*Work item*:
Among the records, how many lines contain "United"? Only the number is needed.

*Data provided*:
/---

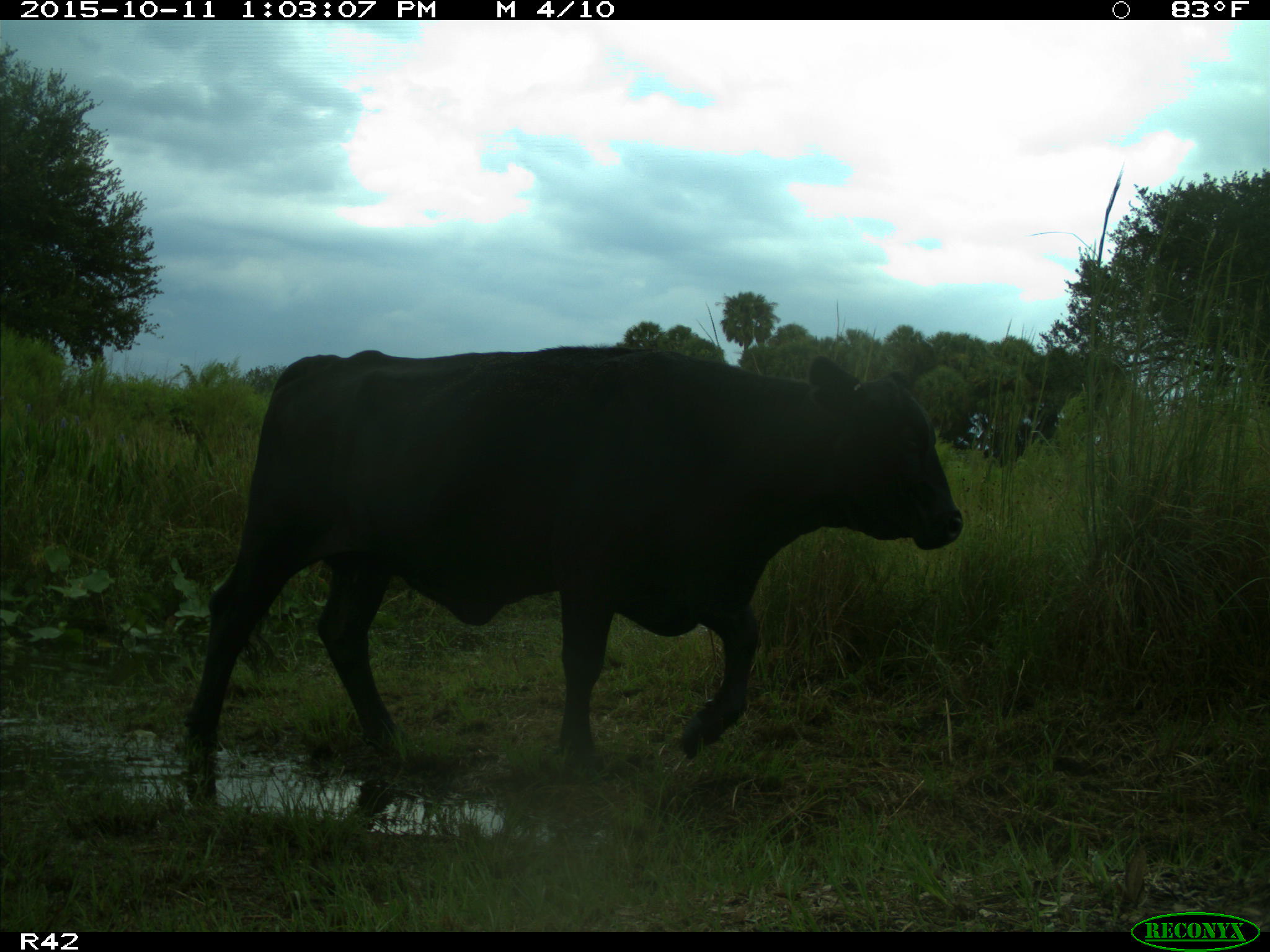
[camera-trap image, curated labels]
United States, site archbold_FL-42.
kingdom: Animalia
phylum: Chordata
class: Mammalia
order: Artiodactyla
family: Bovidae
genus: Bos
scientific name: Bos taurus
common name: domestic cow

\---
/---

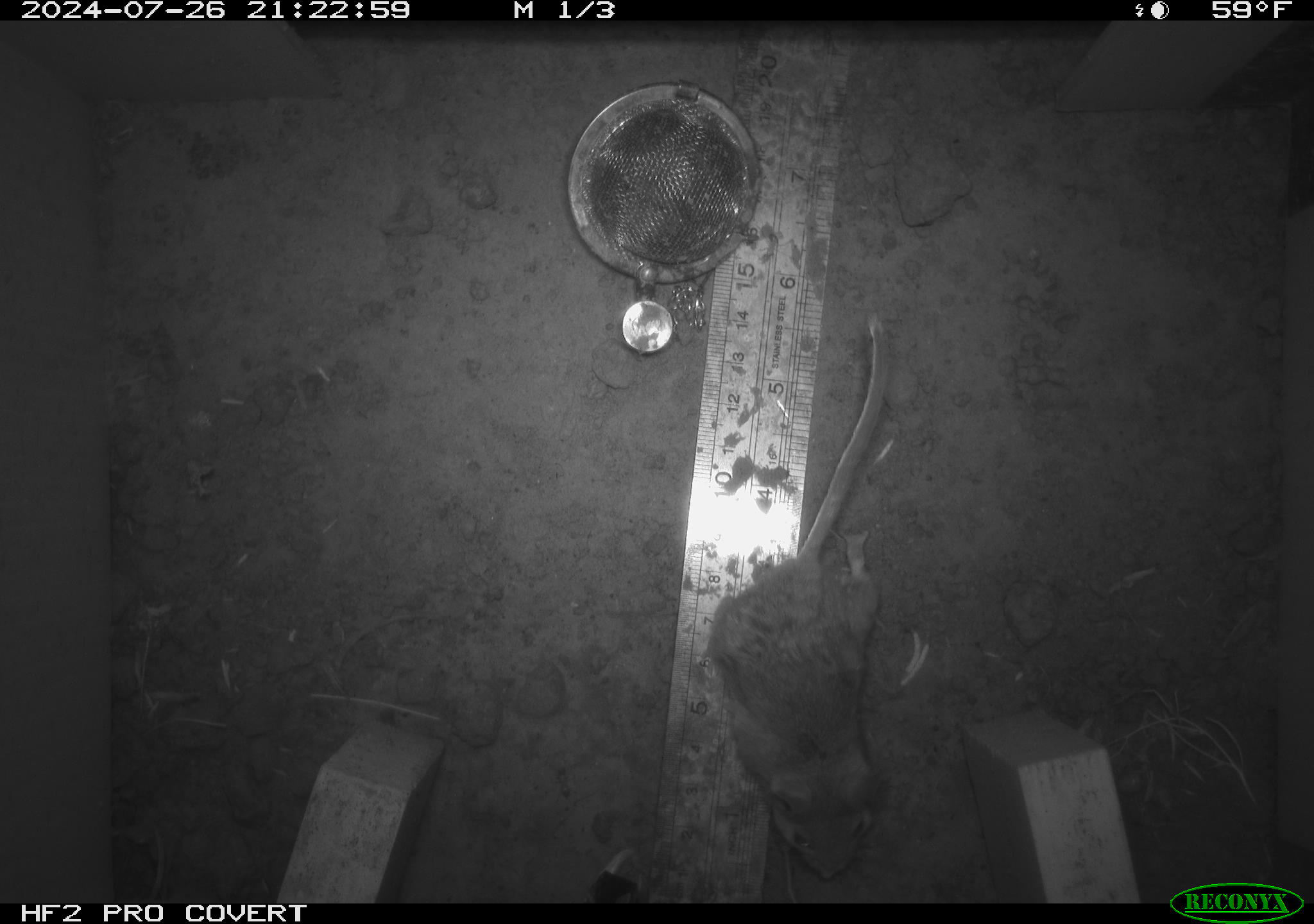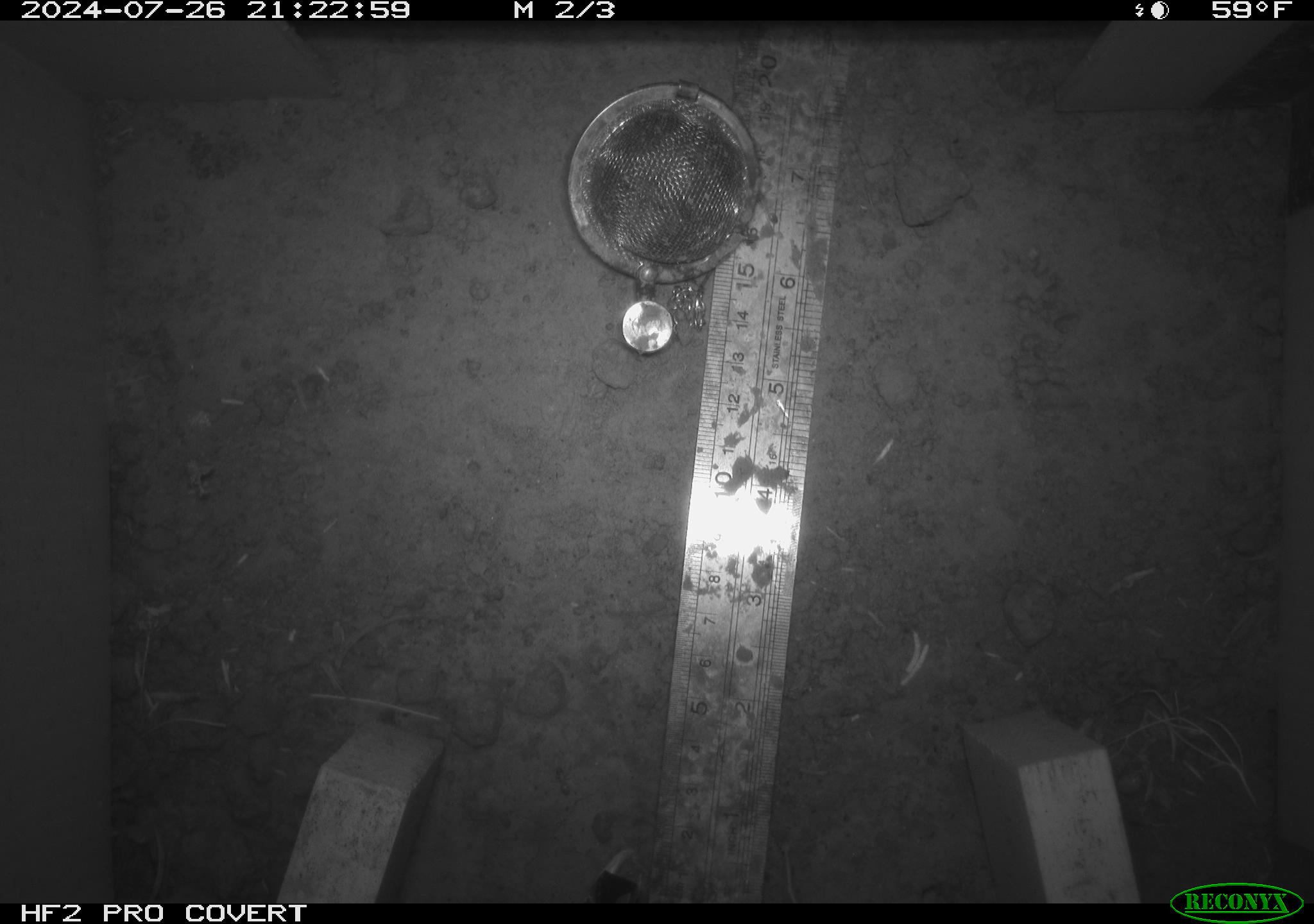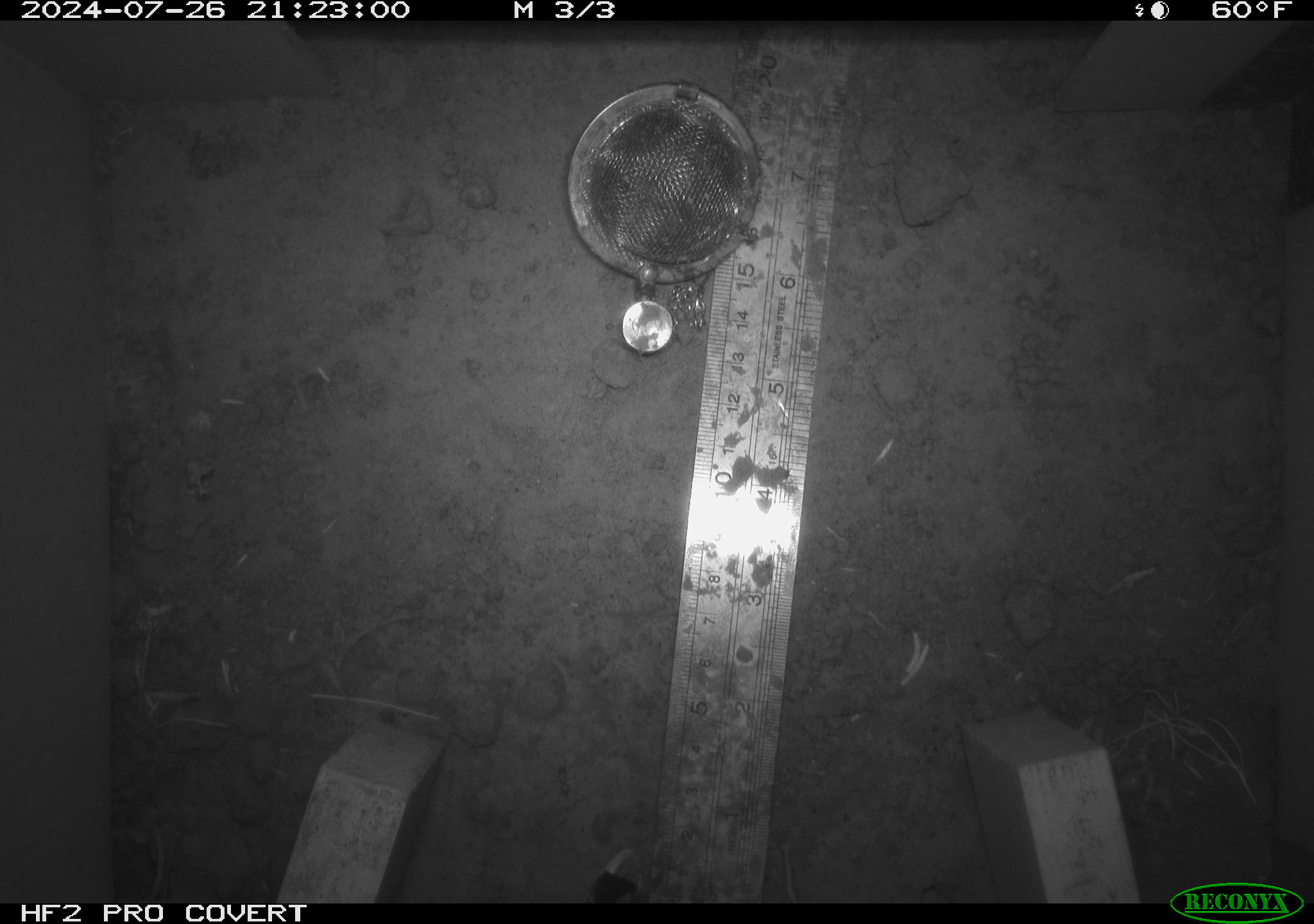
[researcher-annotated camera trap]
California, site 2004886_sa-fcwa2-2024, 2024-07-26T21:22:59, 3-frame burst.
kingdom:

\---
/---

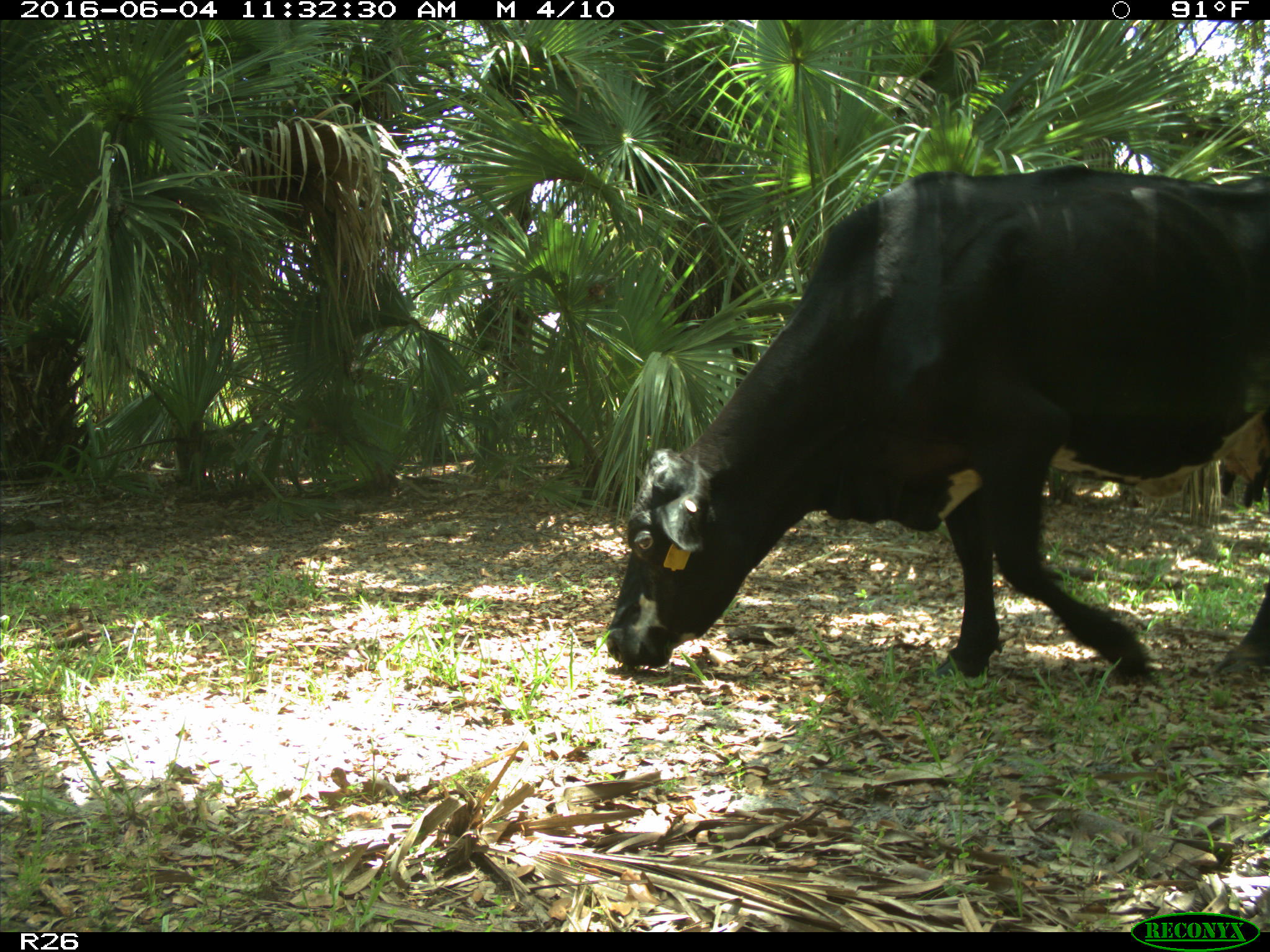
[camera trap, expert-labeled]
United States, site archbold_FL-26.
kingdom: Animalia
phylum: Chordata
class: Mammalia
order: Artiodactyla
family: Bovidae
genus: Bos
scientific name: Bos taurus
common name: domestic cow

\---

*Response to the task*:
2